National Institute for Health Care Management (NIHCM)

As COVID-19 hospitalizations are declining, many hospitals are updating the traditional hospital design model to better accommodate the next pandemic. Some familiar viruses, such as influenza, have returned in unexpected ways while other viruses, including monkeypox and enterovirus, have become more prevalent. 

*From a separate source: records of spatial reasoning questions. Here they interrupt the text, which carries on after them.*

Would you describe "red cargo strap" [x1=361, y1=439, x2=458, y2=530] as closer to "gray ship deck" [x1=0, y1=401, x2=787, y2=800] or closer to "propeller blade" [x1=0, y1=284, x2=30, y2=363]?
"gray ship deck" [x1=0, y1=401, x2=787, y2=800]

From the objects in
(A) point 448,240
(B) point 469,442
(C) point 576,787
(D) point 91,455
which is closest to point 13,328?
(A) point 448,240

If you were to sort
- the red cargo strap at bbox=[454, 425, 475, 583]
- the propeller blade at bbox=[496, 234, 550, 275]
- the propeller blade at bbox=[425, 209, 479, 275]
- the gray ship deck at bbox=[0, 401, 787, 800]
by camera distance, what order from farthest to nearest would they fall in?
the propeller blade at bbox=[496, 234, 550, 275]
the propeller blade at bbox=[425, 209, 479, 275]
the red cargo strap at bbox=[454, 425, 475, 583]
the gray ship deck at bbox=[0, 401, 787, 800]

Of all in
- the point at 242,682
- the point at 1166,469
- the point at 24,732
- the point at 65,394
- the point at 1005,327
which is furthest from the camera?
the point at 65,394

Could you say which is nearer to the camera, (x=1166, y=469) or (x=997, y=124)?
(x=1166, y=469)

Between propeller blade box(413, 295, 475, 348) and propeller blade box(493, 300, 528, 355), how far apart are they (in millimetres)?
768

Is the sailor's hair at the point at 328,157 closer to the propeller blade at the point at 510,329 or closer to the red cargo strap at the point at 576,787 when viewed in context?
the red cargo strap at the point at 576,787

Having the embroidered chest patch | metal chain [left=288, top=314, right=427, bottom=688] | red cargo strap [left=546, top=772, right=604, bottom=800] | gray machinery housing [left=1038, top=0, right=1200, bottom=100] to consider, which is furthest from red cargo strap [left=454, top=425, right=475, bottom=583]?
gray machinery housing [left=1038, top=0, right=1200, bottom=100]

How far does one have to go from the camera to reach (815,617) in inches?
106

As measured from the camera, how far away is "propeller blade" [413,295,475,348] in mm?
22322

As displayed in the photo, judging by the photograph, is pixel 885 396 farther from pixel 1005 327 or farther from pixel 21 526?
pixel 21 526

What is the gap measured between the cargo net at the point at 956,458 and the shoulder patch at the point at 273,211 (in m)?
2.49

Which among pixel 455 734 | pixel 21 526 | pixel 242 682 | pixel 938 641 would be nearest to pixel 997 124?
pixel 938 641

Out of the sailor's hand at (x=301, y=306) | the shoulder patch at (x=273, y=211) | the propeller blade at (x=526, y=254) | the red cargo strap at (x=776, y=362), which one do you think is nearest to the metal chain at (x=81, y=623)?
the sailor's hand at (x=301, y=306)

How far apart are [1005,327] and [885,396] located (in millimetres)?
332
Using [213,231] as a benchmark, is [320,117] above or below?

  • Influenza: With COVID-19 precautions continuing to weaken and fewer individuals immunized against influenza, health officials are warning that this fall and winter may be an exceptionally severe flu season and that cases may begin to rise earlier than usual. The projected rise in flu and COVID-19 cases this winter could result in the long-feared "twindemic."
  • Monkeypox Cases: The US reported almost two-fifths of the world’s monkeypox cases. While new cases and serious complications are still occurring, transmission in the US appears to be slowing down. The CDC recommends that the monkeypox antiviral be reserved only for people at high risk for severe disease.
  • Perception of Monkeypox: Awareness of monkeypox surged over the summer in the US and public health experts continue to warn about stigmatizing monkeypox messaging as was the case during the HIV/AIDS epidemic. Increased awareness of monkeypox has also been accompanied by increased scrutiny for many individuals with skin conditions. For those that have contracted the lesion-causing virus, it continues to impact both physical and mental health.
  • EV-D68 in Children: In September, the CDC issued a health advisory about the nationwide increase in pediatric hospitalizations with severe respiratory illness who also tested positive for rhinovirus or enterovirus EV-D68. In rare cases, this virus can cause polio-like symptoms in children.
 

One in 4 Clinicians Want to Leave Healthcare, Citing Burnout. Here's What Providers Can Do to Stem the Tide

Fierce Healthcare | By Heather Landi
 
About one out of four clinicians in the U.S. are considering leaving healthcare, primarily due to unrelenting burnout.
 
Even among doctors and nurses who want to stay in healthcare, about a third are considering switching employers, according to a Bain and Company survey. Research shows that around half of clinicians surveyed report their mental health has declined since the start of the pandemic.
 
Of those considering leaving the field entirely, 89% cite burnout as the main cause, the consultancy firm's survey of nearly 600 clinicians found. Additionally, around 40% of all clinicians surveyed say they don’t have the resources they need to operate at full potential. They report a lack of effective processes and workflows, supplies and equipment. And 59% don’t believe their teams are adequately staffed.
 
Clinicians' dissatisfaction is also illustrated by drastically dropping Net Promoter Scores (NPS), a measure of their likelihood to recommend their employer. U.S. physicians’ NPS dropped 17 points from 36 points in 2020 to 19 points and this year, nurses weighed in with a dissatisfied NPS of 11 points, according to the company.
 
These challenges, including turnover and potential departure from the industry, come as the healthcare industry is already facing a tight labor market that is on track to be short 38,000 to 124,000 physicians by 2034, according to data from the Association of American Medical Colleges.
 
Aligned with the low NPS scores, hospital-based staff has the highest turnover rate, which increased 6.4 percentage points in the past year alone, according to NSI’s National Health Care Retention & RN Staffing Report. The staff RN turnover rate has reached 27%, exceeding the turnover rate for hospital staff overall (26%) for the first time…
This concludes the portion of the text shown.